Scientists produce tokamak plasma that’s stable at 10x Greenwald limit

Scientists produce tokamak plasma that’s stable at 10x Greenwald limit. Future reactor-scale tokamaks will likely need to operate near or above the Greenwald limit.

Physicists from the University of Wisconsin–Madison have developed a tokamak plasma that is stable at ten times the Greenwald limit. Their achievement has implications for tokamak fusion reactors, but scientists caution that their plasma is not directly comparable to that in a fusion reactor.

The Greenwald limit was identified by Martin Greenwald almost 40 years ago as the density limit above which tokamak plasmas become unstable. Only a handful of devices have operated above this limit, and only by a factor of two.
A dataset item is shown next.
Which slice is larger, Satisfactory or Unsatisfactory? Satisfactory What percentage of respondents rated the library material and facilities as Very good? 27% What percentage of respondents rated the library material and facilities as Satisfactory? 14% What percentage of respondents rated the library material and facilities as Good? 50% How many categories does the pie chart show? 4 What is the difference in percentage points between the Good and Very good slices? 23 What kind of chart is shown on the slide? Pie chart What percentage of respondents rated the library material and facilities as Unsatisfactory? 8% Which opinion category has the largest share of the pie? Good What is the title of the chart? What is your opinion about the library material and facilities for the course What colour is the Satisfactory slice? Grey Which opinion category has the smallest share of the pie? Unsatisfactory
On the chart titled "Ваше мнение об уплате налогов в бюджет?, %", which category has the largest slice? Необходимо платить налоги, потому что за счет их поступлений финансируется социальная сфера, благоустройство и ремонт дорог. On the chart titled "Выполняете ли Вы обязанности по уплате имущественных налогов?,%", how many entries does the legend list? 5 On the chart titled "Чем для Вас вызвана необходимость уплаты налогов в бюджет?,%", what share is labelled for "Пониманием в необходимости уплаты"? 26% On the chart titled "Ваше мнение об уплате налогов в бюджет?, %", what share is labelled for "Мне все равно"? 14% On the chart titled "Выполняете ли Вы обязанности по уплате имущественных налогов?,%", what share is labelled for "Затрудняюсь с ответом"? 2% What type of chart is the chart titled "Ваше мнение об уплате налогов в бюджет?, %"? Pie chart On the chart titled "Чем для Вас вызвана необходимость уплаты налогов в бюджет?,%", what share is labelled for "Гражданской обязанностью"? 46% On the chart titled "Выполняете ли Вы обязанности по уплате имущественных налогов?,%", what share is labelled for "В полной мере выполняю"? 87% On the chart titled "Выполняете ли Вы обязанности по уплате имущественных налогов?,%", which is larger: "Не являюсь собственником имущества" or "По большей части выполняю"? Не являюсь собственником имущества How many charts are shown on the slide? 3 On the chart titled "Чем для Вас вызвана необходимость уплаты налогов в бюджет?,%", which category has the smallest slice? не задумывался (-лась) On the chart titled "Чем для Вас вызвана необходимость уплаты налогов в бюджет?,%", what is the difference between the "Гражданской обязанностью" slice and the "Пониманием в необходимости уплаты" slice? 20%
Tokamaks are leading contenders for nuclear fusion reactors that generate power like the Sun. The new study published in Physical Review Letters is part of tokamak experiments in the Madison Symmetric Torus (MST) with a density up to an unprecedented level of about ten times this limit.

The radial profile of the toroidal current flattens around twice the limit without the edge collapse routinely observed in other experiments. MST has operated for many years as one of the leading programs studying the reversed field pinch, a toroidal configuration closely related to the tokamak.

Researchers looked into plasma density and tried to destabilize the plasma by puffing in more gas. They set the power supply to provide whatever voltage was needed to maintain a steady current in each plasma. The achieved plasma density was measured with interferometers viewing the plasma along 11 different lines of sight.

According to the University of Wisconsin, the Greenwald limit is just the ratio of the plasma density to the product of the plasma current and plasma size. Since the limit was defined, only a handful of devices have operated above it, and by at most a factor of two.

Future tokamaks will likely need to operate near or above the Greenwald limit. The researcher also underlined that these results are unlikely to be directly applicable to fusion reactors, such as ITER and others that are being built in the hopes of being the first net-positive energy production tokamaks.